Activity: The lines below, from the one containing "West_Hollywood__CA__USA_-_panoramio__4___cropped_.jpg" through the one containing "Dried Palm Leaf, Florida", should be set down exactly, with no pictures and nothing else.

Collected data entries
****

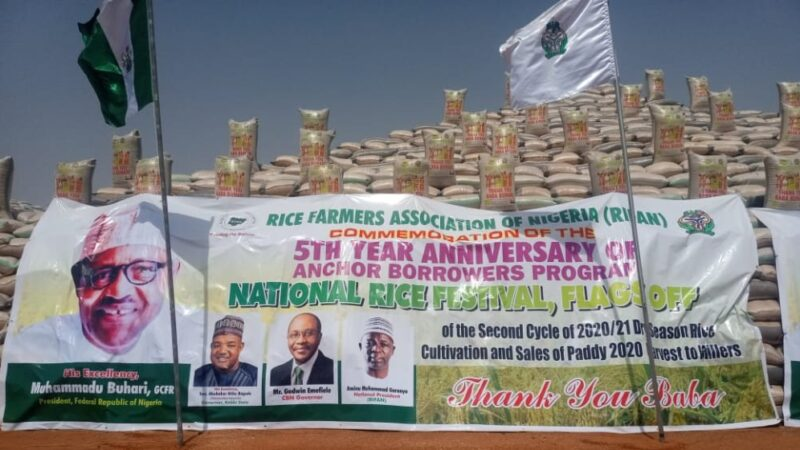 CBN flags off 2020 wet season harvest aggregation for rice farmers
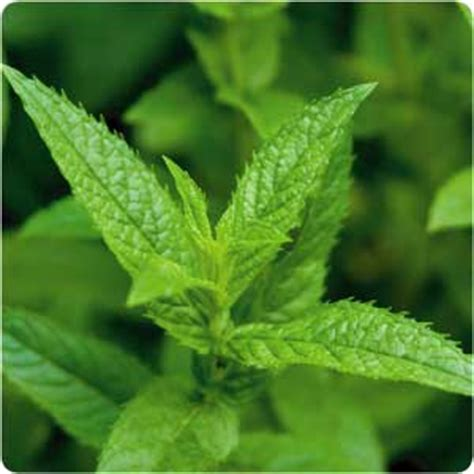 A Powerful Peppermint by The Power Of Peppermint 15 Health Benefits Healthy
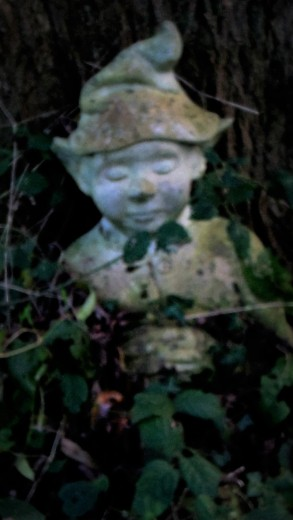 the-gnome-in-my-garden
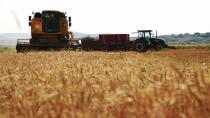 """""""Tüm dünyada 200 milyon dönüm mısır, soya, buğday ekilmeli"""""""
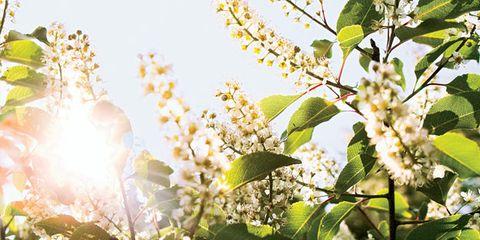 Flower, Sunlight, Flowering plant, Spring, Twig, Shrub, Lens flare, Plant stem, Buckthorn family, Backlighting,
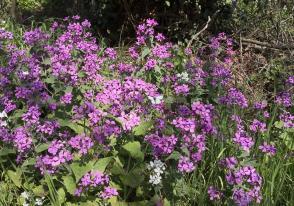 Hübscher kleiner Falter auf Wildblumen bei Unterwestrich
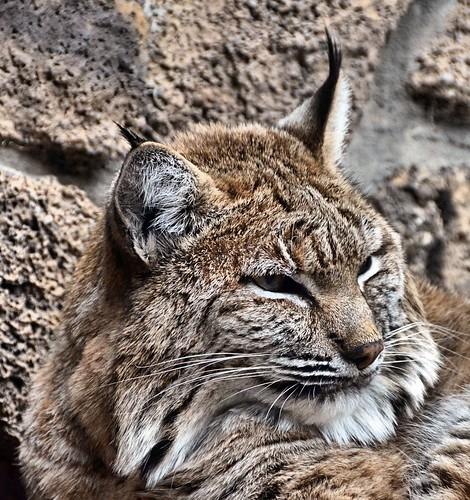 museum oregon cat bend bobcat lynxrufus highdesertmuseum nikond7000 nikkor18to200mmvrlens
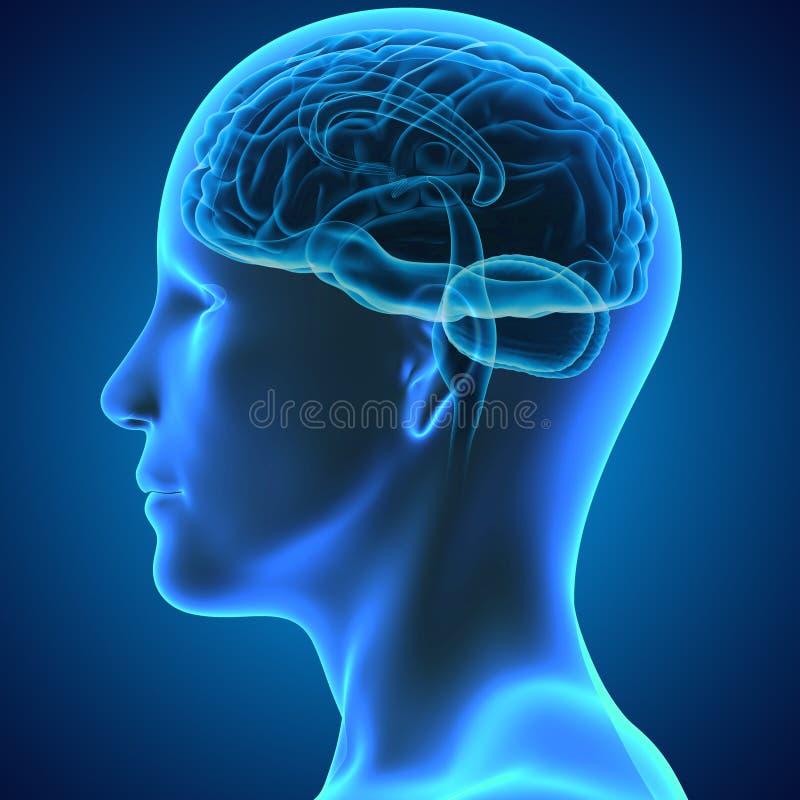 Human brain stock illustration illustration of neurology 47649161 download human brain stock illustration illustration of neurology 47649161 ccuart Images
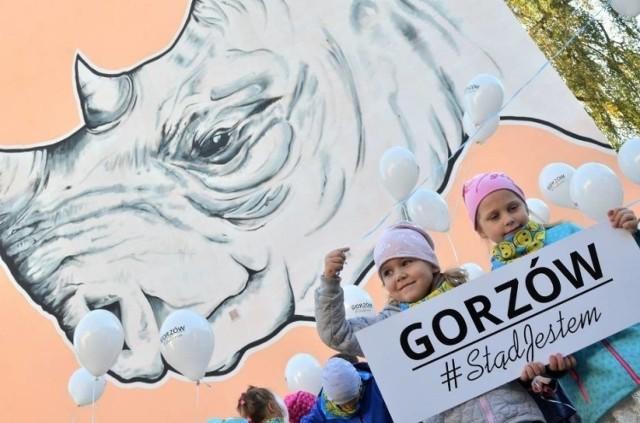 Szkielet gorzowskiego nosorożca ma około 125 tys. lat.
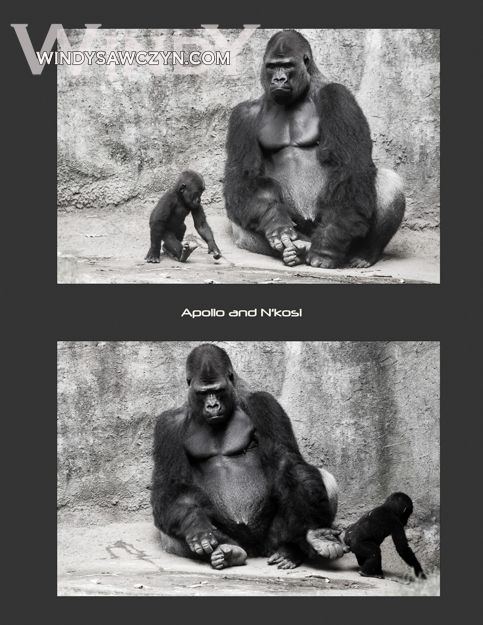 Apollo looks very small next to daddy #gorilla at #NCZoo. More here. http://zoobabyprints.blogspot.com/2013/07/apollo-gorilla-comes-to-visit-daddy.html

****

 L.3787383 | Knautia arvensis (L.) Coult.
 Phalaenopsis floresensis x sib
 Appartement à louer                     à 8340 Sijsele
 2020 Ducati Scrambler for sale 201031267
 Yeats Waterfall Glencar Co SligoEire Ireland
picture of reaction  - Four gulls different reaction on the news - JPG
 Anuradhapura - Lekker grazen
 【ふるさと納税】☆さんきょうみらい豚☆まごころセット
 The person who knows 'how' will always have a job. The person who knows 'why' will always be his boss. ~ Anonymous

****

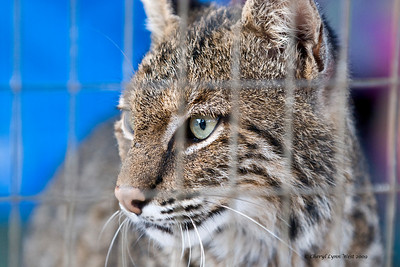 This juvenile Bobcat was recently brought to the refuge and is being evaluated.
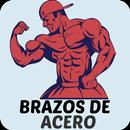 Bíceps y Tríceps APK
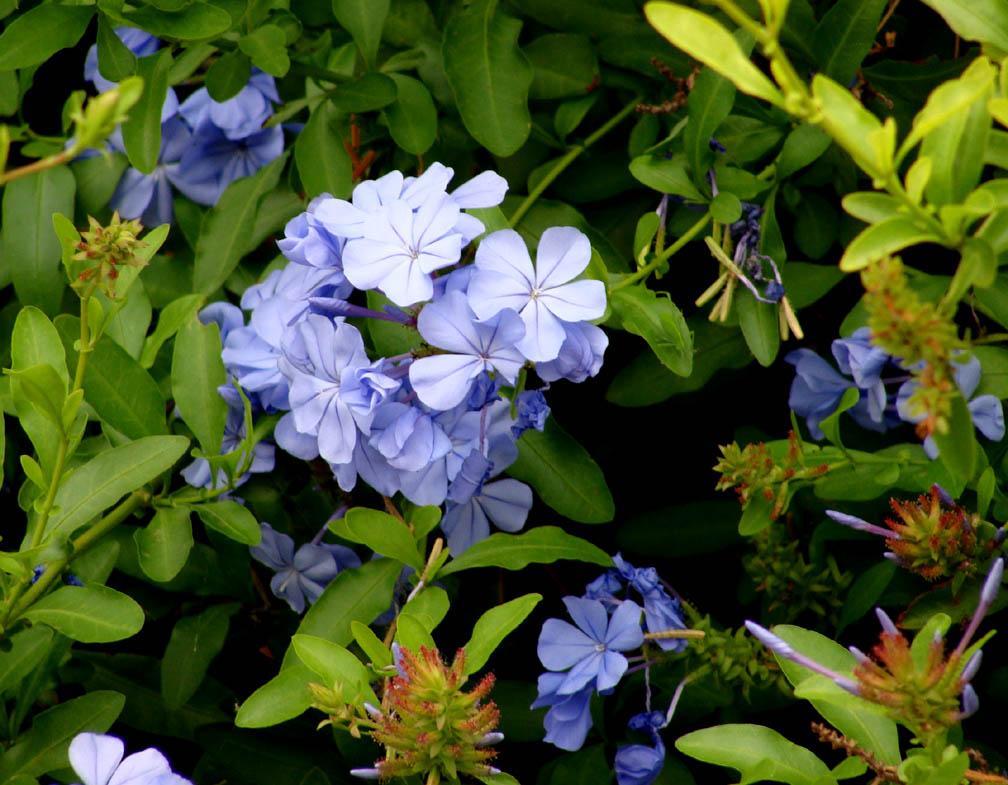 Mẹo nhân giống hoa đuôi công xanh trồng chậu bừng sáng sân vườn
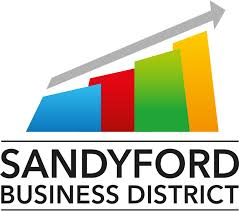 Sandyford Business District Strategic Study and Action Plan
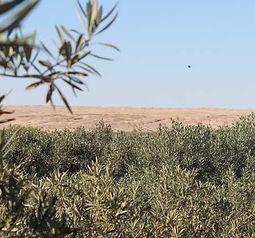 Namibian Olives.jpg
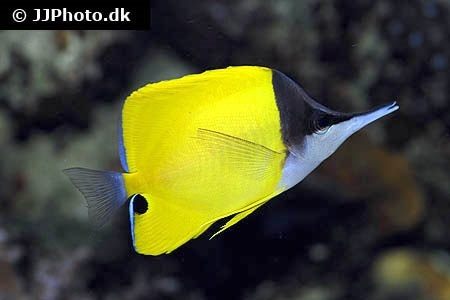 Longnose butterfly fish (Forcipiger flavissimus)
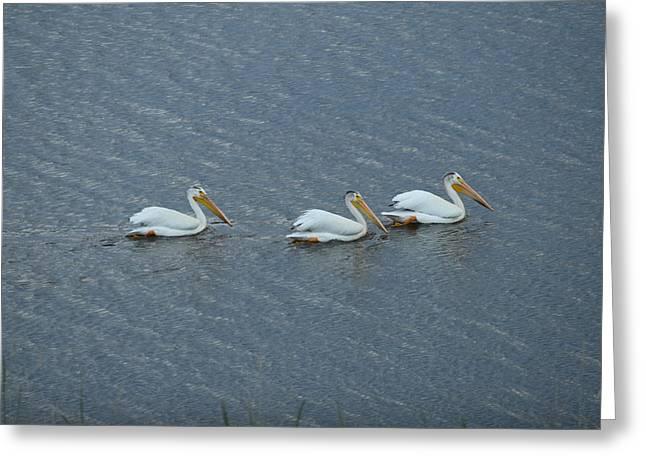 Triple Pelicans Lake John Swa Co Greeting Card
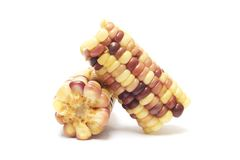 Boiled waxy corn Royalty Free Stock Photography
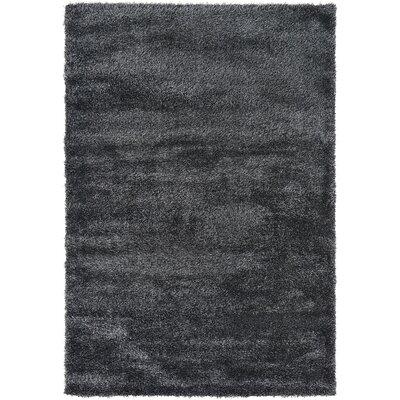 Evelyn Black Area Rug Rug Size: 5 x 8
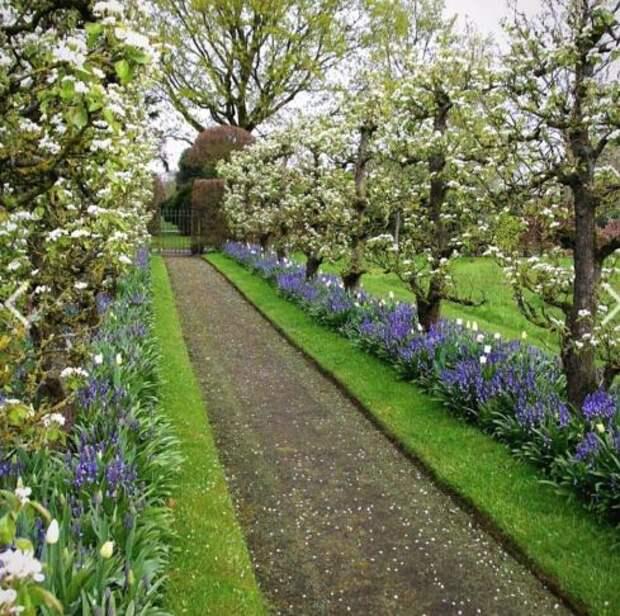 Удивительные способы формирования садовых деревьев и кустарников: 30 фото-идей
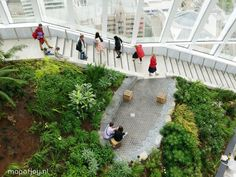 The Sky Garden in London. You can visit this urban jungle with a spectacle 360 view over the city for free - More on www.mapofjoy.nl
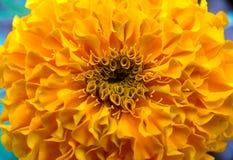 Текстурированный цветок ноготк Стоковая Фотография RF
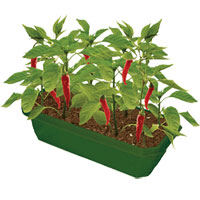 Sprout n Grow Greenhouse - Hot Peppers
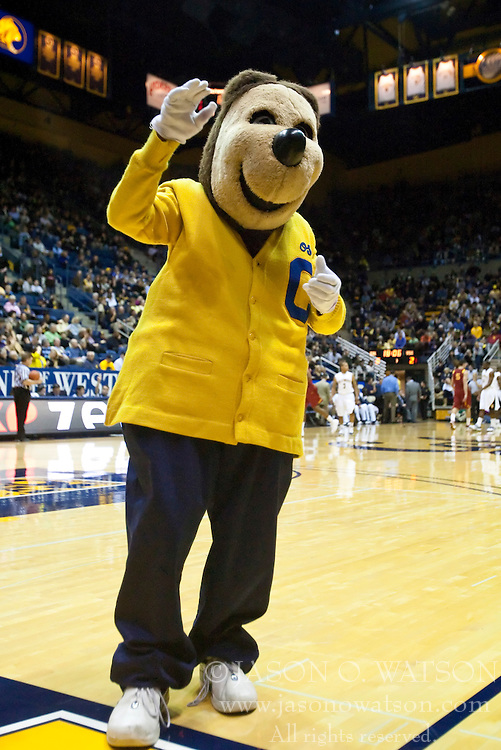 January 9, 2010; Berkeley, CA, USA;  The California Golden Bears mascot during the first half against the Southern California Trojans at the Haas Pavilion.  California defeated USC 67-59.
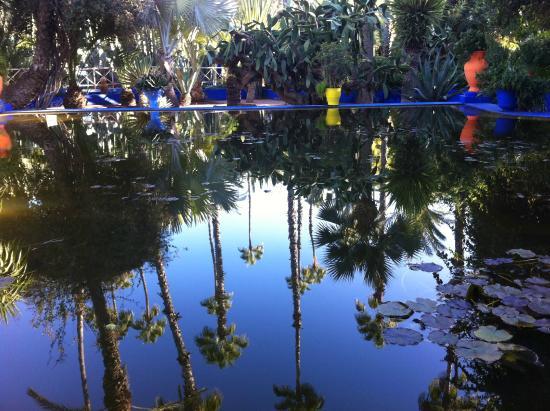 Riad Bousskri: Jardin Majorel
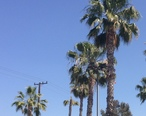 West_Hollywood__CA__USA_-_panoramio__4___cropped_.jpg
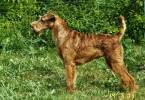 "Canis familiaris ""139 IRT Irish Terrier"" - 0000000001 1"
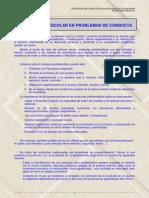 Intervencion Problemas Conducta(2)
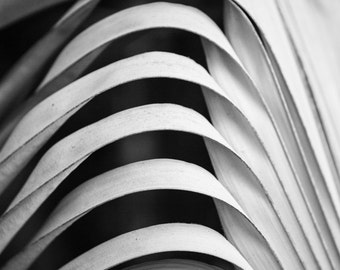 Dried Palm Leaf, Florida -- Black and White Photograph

****

Answer below:
 West_Hollywood__CA__USA_-_panoramio__4___cropped_.jpg
 "Canis familiaris ""139 IRT Irish Terrier"" - 0000000001 1"
 Intervencion Problemas Conducta(2)
 Dried Palm Leaf, Florida -- Black and White Photograph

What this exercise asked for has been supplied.